Pihak terdakwa mengaku sangat dirugikan jika pengembalian uang suap tidak dianggap sebagai hal meringankan.
Untuk itu, mereka memohon agar majelis hakim bisa mempertimbangkan pengembalian uang negara ini sebagai salah satu hal yang meringankan perbuatan terdakwa.
“Kami memohon majelis hakim agar pada saatnya nanti dapat mempertimbangkan pengembalian uang hasil dugaan tipikor yang dilakukan terdakwa Muhammad Arif Nuryanta sebagai bagian hal yang dapat meringankan terdakwa dalam putusan nanti,” lanjut Philipus.
Dalam amar dupliknya, Arif Nuryanta meminta agar ia dijatuhkan hukuman sesuai dakwaan alternatif ketiga, yaitu Pasal 5 Ayat (2), yang juga dulu dituntutkan kepada Rudi Suparmono.
“Memohon agar majelis hakim menyatakan terdakwa telah terbukti secara sah dan meyakinkan bersalah melakukan tindak pidana korupsi sebagaimana yang diatur dan diancam pidana dalam Pasal 5 Ayat (2) UU Nomor 31 tahun 1999 tentang Pemberantasan tindak pidana korupsi,” kata Philipus.
Atau, jika hakim berpendapat lain, Arif Nuryanta meminta agar ia bisa dihukum dengan hukuman yang seringan-ringannya dan seadil-adilnya.
Protes serupa juga disampaikan oleh kubu Djuyamto.
Ia menilai, tuntutan 12 tahun merupakan hal yang tidak adil. Kubu Djuyamto menilai, jaksa tidak punya hati nurani karena menuntut maksimal para terdakwa.
“Bahwa JPU telah menuntut terdakwa Djuyamto terbukti melanggar Pasal 5 Ayat (2) jo Pasal 18 jo Pasal 55 UU Tipikor dengan pidana penjara selama 12 tahun dengan denda uang pengganti sebesar Rp 9,5 miliar subsider 5 tahun penjara dan denda Rp 500 juta subsider 6 bulan adalah tuntutan yang tidak memiliki hati nurani dan jauh dari rasa keadilan,” ujar pengacara terdakwa Djuyamto saat membacakan duplik dalam sidang di Pengadilan Tipikor pada Pengadilan Negeri Jakarta Pusat, Rabu (19/11/2025).
Pengacara menyebutkan, jaksa tidak punya hati nurani karena tidak mempertimbangkan sikap kooperatif Djuyamto selama penyidikan.

→ **DATA TERKUMPUL**:
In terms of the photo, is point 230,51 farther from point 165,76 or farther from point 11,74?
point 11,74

→ **PERMINTAAN**: Menurut kutipan halaman, berapa lama pidana penjara yang dituntut JPU terhadap terdakwa Djuyamto?

→ **JAWABAN LATIHAN**: 12 tahun.